__Provided material__
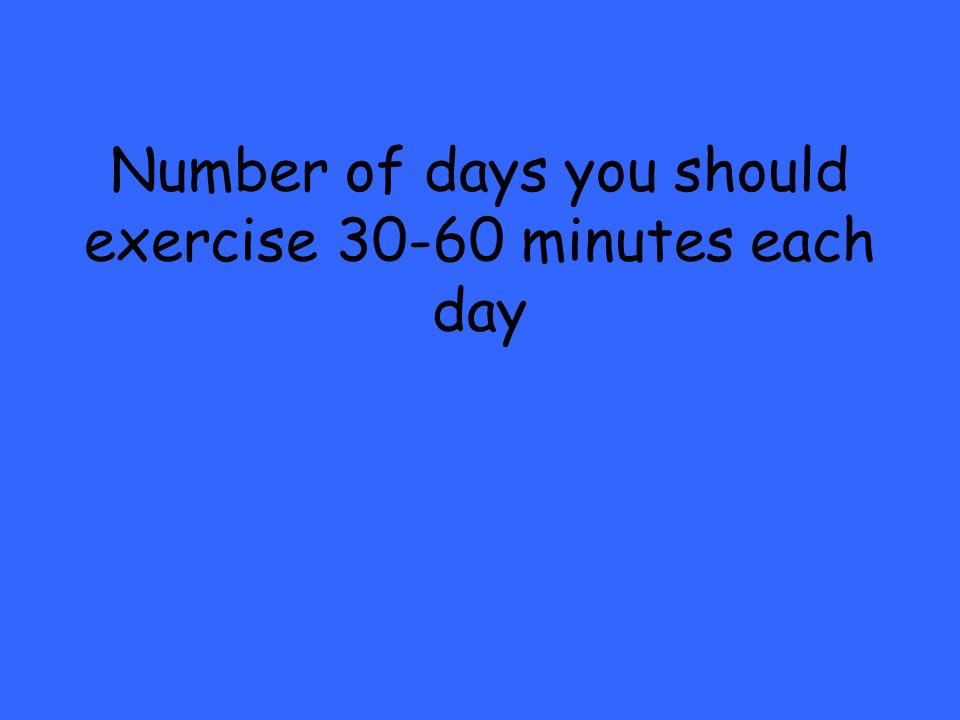 Number of days you should exercise 30-60 minutes each day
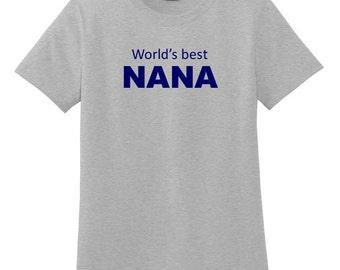 World's best NANA tee. Nana shirt. Grandma clothing. Grandmother gift. Nana.  Grandma. Nana present. Family shirt. Grandparent.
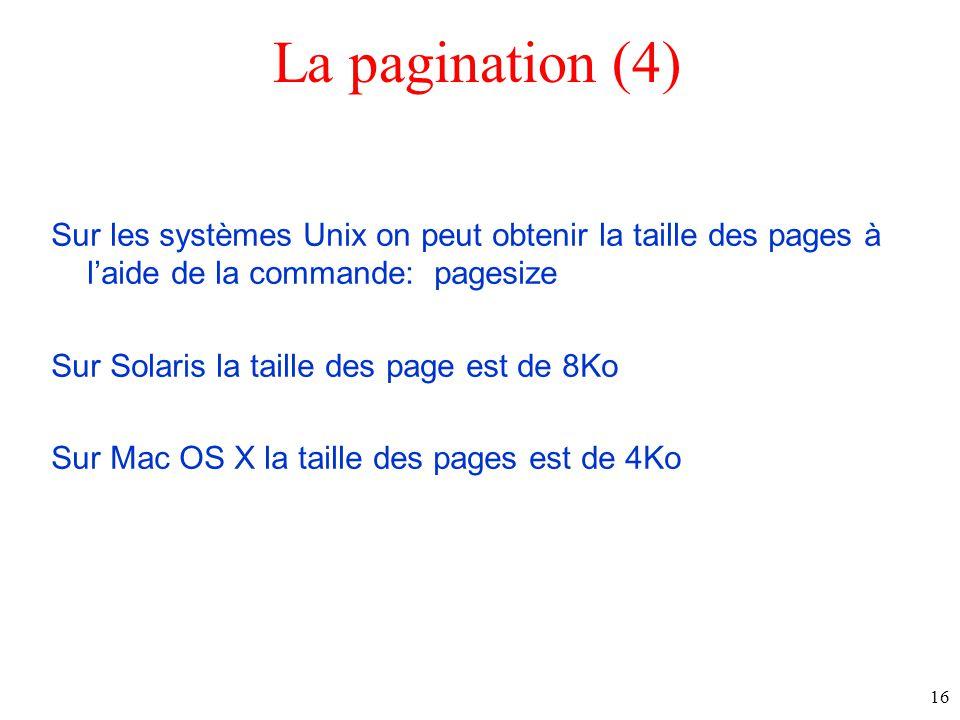 La pagination (4) Sur les systèmes Unix on peut obtenir la taille des pages à laide de la commande: pagesize Sur Solaris la taille des page est de 8Ko Sur Mac OS X la taille des pages est de 4Ko 16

__Problem description__
Output the material above word for word. Leave out its images.

__Answer to this task__
 Number of days you should exercise 30-60 minutes each day
 World's best NANA tee. Nana shirt. Grandma clothing. Grandmother gift. Nana.  Grandma. Nana present. Family shirt. Grandparent.
 La pagination (4) Sur les systèmes Unix on peut obtenir la taille des pages à laide de la commande: pagesize Sur Solaris la taille des page est de 8Ko Sur Mac OS X la taille des pages est de 4Ko 16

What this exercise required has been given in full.